Former National Hockey League player Jim Kyte knows a little something about living with a disability: He was the first deaf NHL hockey player.
During his pro career from 1983-1997, which included stops in Calgary, Ottawa and Winnipeg, Mr. Kyte made his share of money but this week he confessed much of his wealth has been directed to one of his own children born with a disability — autism.
“They say failing to plan is planning to fail,” jokes Mr. Kyte, who agreed to appear on a conference call sponsored by the Bank of Montreal to promote the bank’s registered disability savings plan (RDSP).
BMO was the first bank to introduce RDSPs in December 2008, and is now first to offer the program to investment advisors through BMO Guardian Funds.
The deadline to take advantage of the government grants and bonds available for RDSPs in 2009 is Dec. 31. The 2008 deadline was extended until March 2, 2009, but there will no such leeway this year.
“When this tool of the RDSP came along it was something that was long overdue,” said Mr. Kyte. “We have been looking and trying to plan for the future. As a parent, when you have young children, you are always worried about the future and what will happen if you are not here. You buy life insurance and so forth. When the children get older, you want them to be contributing members of society. With my son, I hope he can do that, but I don’t know.”
The RDSP, first introduced in the March 2007 federal budget, can be used by parents as a key planning tool for the future. The generosity of the plan is based on certain means tests.
Low-income earners receive a government bond just by registering, provided the recipient of the RDSP is eligible for the disability tax credit. When household net income is under $21,816, the recipient receives a bond of $1,000.

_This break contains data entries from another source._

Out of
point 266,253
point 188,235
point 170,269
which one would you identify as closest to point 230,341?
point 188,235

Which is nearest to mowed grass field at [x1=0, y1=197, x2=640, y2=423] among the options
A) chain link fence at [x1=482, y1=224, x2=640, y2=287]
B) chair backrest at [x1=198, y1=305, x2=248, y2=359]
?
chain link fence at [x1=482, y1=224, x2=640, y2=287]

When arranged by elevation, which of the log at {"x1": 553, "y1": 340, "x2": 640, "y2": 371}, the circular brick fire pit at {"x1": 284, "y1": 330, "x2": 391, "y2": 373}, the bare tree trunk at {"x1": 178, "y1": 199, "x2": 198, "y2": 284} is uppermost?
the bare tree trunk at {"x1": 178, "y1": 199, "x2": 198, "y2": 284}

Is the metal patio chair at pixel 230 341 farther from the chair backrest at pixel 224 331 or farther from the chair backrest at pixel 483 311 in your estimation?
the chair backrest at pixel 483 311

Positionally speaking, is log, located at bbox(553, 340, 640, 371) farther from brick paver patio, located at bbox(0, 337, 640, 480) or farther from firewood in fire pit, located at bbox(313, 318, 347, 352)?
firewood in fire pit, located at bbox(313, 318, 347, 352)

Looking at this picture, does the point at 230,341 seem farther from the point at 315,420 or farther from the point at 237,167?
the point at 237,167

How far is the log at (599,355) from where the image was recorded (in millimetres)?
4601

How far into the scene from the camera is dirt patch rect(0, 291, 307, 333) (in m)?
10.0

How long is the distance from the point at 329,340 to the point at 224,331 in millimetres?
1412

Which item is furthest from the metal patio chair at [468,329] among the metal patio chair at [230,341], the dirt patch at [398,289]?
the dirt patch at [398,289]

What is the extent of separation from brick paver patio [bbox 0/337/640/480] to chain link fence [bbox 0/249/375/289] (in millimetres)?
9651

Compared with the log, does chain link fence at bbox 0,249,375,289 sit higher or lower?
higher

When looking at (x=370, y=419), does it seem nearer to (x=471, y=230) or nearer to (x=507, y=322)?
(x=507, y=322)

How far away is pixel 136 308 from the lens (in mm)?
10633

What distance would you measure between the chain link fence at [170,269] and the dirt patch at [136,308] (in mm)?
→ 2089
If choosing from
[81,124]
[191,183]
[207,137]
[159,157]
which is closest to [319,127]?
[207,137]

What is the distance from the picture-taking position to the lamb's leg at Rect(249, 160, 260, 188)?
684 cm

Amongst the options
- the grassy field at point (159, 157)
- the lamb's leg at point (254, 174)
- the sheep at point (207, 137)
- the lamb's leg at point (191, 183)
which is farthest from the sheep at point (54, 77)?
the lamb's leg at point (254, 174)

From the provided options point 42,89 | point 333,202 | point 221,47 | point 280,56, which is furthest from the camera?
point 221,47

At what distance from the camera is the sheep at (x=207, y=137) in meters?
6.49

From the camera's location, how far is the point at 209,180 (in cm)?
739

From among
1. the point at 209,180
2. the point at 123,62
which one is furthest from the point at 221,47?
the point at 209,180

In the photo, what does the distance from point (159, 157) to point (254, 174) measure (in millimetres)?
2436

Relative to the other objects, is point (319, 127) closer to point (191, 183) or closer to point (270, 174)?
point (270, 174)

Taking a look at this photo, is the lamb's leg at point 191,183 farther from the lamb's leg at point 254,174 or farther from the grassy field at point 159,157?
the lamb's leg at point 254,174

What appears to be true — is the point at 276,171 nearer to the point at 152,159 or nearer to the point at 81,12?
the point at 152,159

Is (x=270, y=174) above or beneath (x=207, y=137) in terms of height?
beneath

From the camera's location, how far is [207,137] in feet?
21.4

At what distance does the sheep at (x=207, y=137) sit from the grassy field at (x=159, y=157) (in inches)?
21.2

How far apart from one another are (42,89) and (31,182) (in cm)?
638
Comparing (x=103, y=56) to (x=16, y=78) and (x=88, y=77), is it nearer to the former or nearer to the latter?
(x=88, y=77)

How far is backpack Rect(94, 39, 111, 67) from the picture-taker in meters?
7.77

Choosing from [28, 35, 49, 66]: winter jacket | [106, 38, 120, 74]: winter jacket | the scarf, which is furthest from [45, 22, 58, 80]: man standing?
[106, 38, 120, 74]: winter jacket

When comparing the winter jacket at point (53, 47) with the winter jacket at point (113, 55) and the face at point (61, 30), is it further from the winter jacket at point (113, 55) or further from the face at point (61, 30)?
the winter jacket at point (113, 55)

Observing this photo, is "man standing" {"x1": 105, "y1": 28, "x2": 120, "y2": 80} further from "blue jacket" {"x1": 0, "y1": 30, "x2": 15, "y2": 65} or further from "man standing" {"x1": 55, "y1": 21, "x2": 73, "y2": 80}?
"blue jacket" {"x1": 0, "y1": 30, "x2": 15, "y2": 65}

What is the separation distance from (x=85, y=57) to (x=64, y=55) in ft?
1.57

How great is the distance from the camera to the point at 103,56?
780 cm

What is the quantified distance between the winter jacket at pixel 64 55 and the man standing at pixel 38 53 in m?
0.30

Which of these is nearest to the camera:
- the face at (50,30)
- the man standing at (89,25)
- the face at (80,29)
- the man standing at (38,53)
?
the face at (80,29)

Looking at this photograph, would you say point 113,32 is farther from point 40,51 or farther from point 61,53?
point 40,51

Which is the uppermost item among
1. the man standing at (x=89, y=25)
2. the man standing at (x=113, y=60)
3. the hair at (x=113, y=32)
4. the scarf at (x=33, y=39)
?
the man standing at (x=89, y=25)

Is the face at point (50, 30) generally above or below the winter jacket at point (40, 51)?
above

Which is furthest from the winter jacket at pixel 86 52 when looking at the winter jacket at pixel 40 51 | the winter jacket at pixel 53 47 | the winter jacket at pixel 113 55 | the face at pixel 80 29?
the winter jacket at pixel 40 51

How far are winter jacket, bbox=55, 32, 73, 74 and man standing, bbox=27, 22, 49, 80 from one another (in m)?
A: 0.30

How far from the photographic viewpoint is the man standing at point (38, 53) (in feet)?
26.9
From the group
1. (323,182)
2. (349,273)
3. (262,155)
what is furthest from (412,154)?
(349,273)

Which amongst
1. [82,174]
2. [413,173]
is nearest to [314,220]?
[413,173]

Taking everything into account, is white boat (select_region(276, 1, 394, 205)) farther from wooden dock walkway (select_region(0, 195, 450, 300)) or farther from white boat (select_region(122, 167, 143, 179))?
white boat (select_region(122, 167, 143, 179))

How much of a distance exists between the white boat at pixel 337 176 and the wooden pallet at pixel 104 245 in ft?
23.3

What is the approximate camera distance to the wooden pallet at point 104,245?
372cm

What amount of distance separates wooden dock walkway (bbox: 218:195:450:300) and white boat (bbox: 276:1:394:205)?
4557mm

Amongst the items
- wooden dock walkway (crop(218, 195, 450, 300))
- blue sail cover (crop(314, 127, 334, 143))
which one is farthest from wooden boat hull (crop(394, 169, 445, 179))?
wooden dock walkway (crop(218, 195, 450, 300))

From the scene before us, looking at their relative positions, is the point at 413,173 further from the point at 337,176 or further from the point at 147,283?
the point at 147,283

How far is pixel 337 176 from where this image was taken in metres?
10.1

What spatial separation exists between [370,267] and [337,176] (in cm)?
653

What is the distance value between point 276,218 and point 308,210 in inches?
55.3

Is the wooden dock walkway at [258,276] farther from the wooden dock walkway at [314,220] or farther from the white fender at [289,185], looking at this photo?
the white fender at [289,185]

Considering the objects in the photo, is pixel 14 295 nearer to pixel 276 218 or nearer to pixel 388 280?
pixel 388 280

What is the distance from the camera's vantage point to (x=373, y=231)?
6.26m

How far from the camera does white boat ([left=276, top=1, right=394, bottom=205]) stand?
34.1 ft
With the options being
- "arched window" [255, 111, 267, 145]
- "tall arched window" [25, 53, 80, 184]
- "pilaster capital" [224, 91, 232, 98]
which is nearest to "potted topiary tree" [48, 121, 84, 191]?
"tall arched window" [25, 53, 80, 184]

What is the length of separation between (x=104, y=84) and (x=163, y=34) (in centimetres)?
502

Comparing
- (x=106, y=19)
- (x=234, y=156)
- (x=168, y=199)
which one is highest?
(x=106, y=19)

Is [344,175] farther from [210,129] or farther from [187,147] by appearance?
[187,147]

The grants require a contribution and are also income-tested. When annual household income is under $77,664, the recipient of the grant receives $3 for every $1 contributed on the first $500. So, for a contribution of $500, the recipient would get a grant of $1,500. On the next $1,000, it’s $2 for every $1 contributed. Even if household income is above $77,664, the government matches contributions dollar for dollar up to $1,000.
“You have to congratulate the Canadian government for coming out with this and BMO for being the first company to have it. There are a lot of companies that espouse values but BMO follows up its talk with a lot of action,” said Mr. Kyte.
Linda Knight, co-president of BMO Investments, said the bank already has signed up 16,000 Canadians — about 70% of the market.
“We think it’s an amazing program,” said Ms. Knight, adding opening up an advisor channel for customers should add to the number of disabled registering. “This will increase the access to RDSPs. This will give people greater access to opening up and talking about RDSPs.”